## Extract
The regions which based on a motion estimation have been motion
compensated (MC) will then be made subject to the further
compression in the following steps of the system, i.e. the XOR
operation and the plane-by-plane entropy coding. The information
associated with the motion will be transmitted as motion vectors
according to some suitable known method described in the
literature.
[0081] The introduction of motion compensation (MC) will only
reduce the information to be transmitted. This is due to the
lossless compression of the following steps of the compression.
Hence, this operation will not modify the visual quality at all,
i.e. the quality will be exactly the same as for the case including
only the transmitted/not transmitted procedure.
[0082] The introduction of the ME/MC will however increase the
computational load on the system, but since the regions of the
frames that are subject to motion estimation are only the
transmitted ones (TX), the computational load will not increase
heavily. A low-cost approach to the ME/MC is then used.
[0083] A system using all of the steps described above is hence
illustrated in FIG. 5. That is, the bit plane represented frames
that remain after the plane skipping procedures indicated in a
block 51, are put into a block 52 where the shift operation as
described in association with FIG. 3 is performed. The frames are
then segmented into suitable blocks or regions in a block 53. Then
the Gray code is applied in a block 54. The result of the operation
in block 53 is also fed both to a block 55 and to a motion
estimation block 56. Then a transmit/not transmit (TX/NT) operation
is performed in block 55, preferably by means of a MSE algorithm as
a measure of the visual distance. The decision is taken based on
the similarity between a corresponding region of a previously
transmitted frame stored in a memory 59 and the current region as
fed from the block 53.
[0084] After that, the remaining blocks or regions, i.e. the blocks
determined to be transmitted (TX) are subjected to a motion
estimation (ME), resulting in predicted motion compensated (MC)
blocks. This is carried out in block 56 by means of feeding the a
previously transmitted corresponding block to the ME/MC block 56
from the memory 59 which has been provided with a decoded shifted
and segmented version of the previously transmitted frame(s) from a
decoder comprising of an XOR block 50, which performs an XOR
operation between the output from a Gray code block 49 connected to
the motion compensation block 56, and the output from block 57 and
a block 48 performing an inverse Gray coding, and thereby
reconstructing the shifted and segmented image as received by a
receiver. Thereafter the XOR operation is performed in the block 57
between the current region and a motion compensated, and in block
49 Gray coded region of a previously transmitted corresponding
region, and finally the information is coded by means of a
plane-by-plane entropy coder in block 58.

## Source data
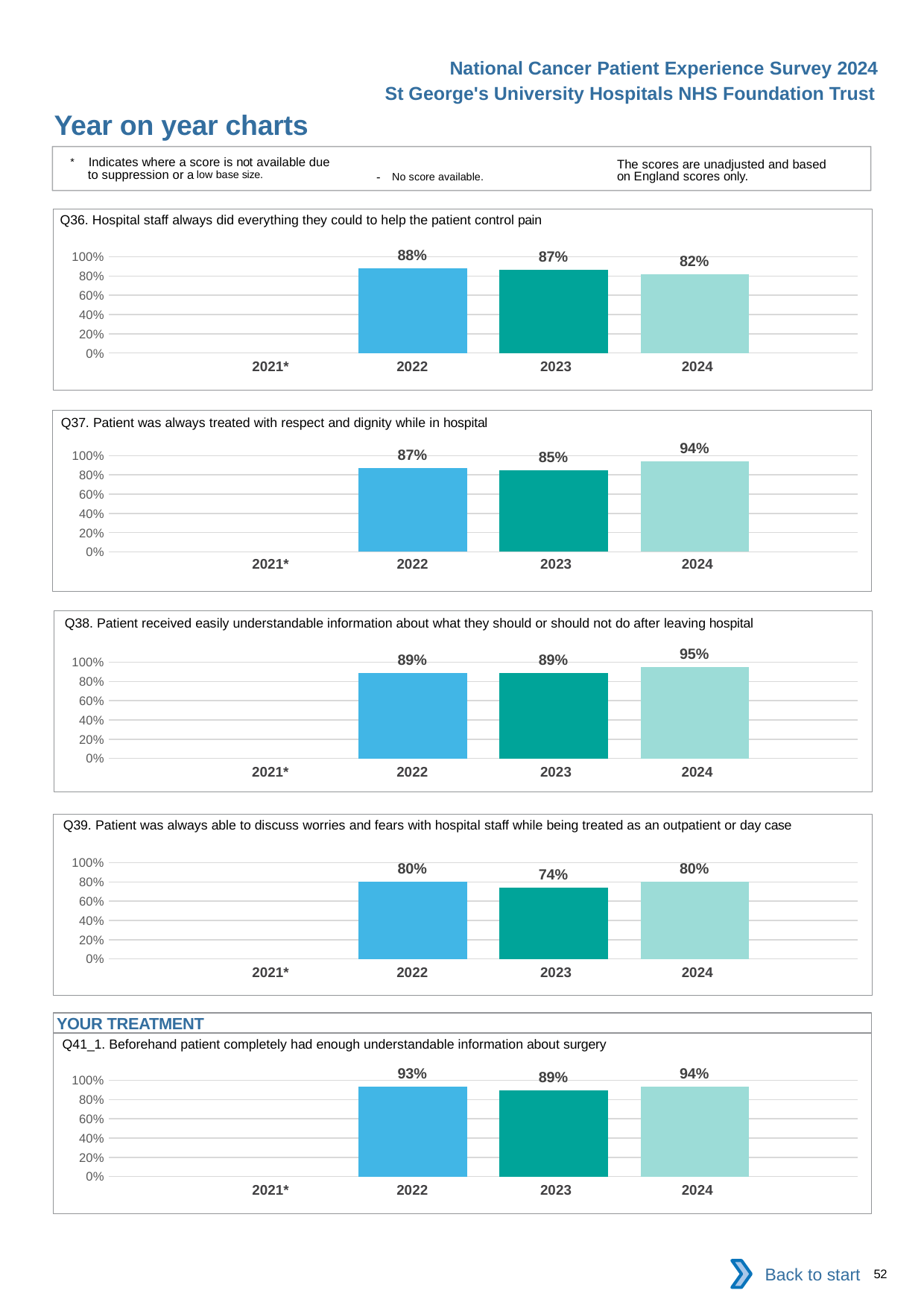
In the Q36 chart, which year has the highest value? 2022 In the Q38 chart, what is the value for 2022? 89% In the Q37 chart, what is the difference between the 2024 and 2023 values? 9% In the Q41_1 chart, what is the difference between the 2022 and 2023 values? 4% In the Q41_1 chart, what is the value for 2022? 93% In the Q39 chart, which year has the lowest value? 2023 In the Q36 chart, what is the value for 2024? 82% In the Q37 chart, which year has the lowest value? 2023 What kind of chart is the Q36 chart? Bar chart In the Q39 chart, what is the value for 2023? 74% How many year categories are shown on the x axis of the Q39 chart? 4 In the Q38 chart, is the value for 2024 larger than the value for 2023? Yes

## Things to do
**a)** Reproduce the passage of the motion compensation extract that lies between "[0081] The introduction" and "is then used.", inclusive.
**b)** In the motion compensation extract, what is preferably used as the measure of visual distance in the transmit/not transmit operation?

## Expected responses
**a)**
[0081] The introduction of motion compensation (MC) will only
reduce the information to be transmitted. This is due to the
lossless compression of the following steps of the compression.
Hence, this operation will not modify the visual quality at all,
i.e. the quality will be exactly the same as for the case including
only the transmitted/not transmitted procedure.
[0082] The introduction of the ME/MC will however increase the
computational load on the system, but since the regions of the
frames that are subject to motion estimation are only the
transmitted ones (TX), the computational load will not increase
heavily. A low-cost approach to the ME/MC is then used.

**b)** An MSE algorithm.